During medical training, we constantly learn to triage information and make decisions regarding what is most pertinent and informative for the current diagnosis and development of a treatment plan for the patient. In a patient’s case like Shane’s, focusing on his hemoglobin levels and consulting the GI team would have been the efficient route. However, as I gradually got to know him and presented him as a whole person, my resident team stopped referring to him as the “bleeder in 308”. We all learned the names of his children and his wife, and made sure to congratulate him when the Packers won. After multiple transfusions and several days, Shane asked us to “level with him” about how he would fare after leaving the hospital. He wanted to know if he would be able to play football with his sons or give  his youngest child piggy-back rides. As his frankness about his fears for his future health increased, Shane became more comfortable voicing his opinions about the progress of his care. By taking the time to learn more about Shane, we all became more invested in his care because we understood why he needed to get better.

Even after placing consults to GI, Surgery, and Interventional Radiology services, our team remained enthusiastic and active in Shane’s care. As I became his ally, I personally felt much more confident advocating for Shane through my charting and discussions with specialists who appreciated and capitalized on the small details I provided them about Shane’s personal or family history. We strove to ask care coordinators and social workers if there were any resources or things that Shane and his family could take advantage of. We were very invested and wanted to set Shane up for success after he left the hospital. We were truly determined to go the extra mile for him and his family because we understood what motivated Shane’s recovery, and we supported the key cornerstone of his foundation for wanting to be healthy for his family and to be able to provide. Uncovering the root reason for his aspirin use through pursuing his story allowed us to set him up with appropriate outpatient follow-up thus demonstrating how narrative medicine actively improves patient care.
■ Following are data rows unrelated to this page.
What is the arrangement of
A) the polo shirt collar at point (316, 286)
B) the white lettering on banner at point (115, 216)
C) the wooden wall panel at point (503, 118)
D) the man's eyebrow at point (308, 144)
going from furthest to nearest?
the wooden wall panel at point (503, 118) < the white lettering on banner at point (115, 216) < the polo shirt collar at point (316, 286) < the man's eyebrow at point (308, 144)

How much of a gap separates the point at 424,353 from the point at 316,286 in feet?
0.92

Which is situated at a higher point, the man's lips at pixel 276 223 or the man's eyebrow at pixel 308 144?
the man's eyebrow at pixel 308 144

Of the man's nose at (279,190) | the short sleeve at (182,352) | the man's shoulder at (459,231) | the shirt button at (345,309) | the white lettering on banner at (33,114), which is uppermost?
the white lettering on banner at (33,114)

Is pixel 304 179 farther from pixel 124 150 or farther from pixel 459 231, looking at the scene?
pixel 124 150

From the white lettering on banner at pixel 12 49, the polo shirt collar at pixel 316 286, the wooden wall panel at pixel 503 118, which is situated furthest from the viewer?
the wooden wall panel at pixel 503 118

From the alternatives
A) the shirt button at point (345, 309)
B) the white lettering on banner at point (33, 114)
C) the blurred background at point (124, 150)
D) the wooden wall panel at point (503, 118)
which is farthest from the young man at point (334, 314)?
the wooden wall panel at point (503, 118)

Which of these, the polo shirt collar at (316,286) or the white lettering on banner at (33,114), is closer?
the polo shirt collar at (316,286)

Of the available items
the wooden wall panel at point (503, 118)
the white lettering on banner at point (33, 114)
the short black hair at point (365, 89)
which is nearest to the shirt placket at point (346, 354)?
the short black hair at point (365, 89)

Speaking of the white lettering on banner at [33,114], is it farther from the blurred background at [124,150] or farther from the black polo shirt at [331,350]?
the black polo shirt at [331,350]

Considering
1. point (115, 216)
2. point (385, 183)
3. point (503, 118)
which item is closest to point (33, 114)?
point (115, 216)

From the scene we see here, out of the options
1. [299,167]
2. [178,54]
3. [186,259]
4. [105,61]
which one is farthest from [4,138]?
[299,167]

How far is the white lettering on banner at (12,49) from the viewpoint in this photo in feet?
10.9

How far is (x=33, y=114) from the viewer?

I know that all patients will not be as forthcoming and sharing as Shane was, and I know that I was lucky to have extra time to spend with him. However, I  feel that using a narrative medicine approach to Shane’s care benefitted not only my patient but also the entire healthcare team. At the end of his stay, Shane said he appreciated my transparency and my desire to share his full story with the team, and I learned more about his medical history and built a stronger relationship with him. While searching for social resources to offer Shane, I encountered many different specialties and providers including chaplains, care coordinators, and OT’s who taught me about their roles in patient care. In addition to developing stronger professional relationships with other providers, I garnered knowledge about their resources which I will use to support my future patients. Modern medicine focuses on efficiency and evidence based care, but by taking even a small amount of time to learn about what makes a patient tick, we can foster a longer lasting trusting relationships with patients while making them feel heard. For patients like Shane, our practice of narrative medicine improves their outpatient follow-up and trust in the medical system. Incorporation of the powerful tool of narrative medicine would progress the field of medicine towards a more holistic approach to patient care, and thus would cultivate an extra layer of compassion which would be felt by both patient and provider. This would go a long way towards forging connections which will last a lifetime.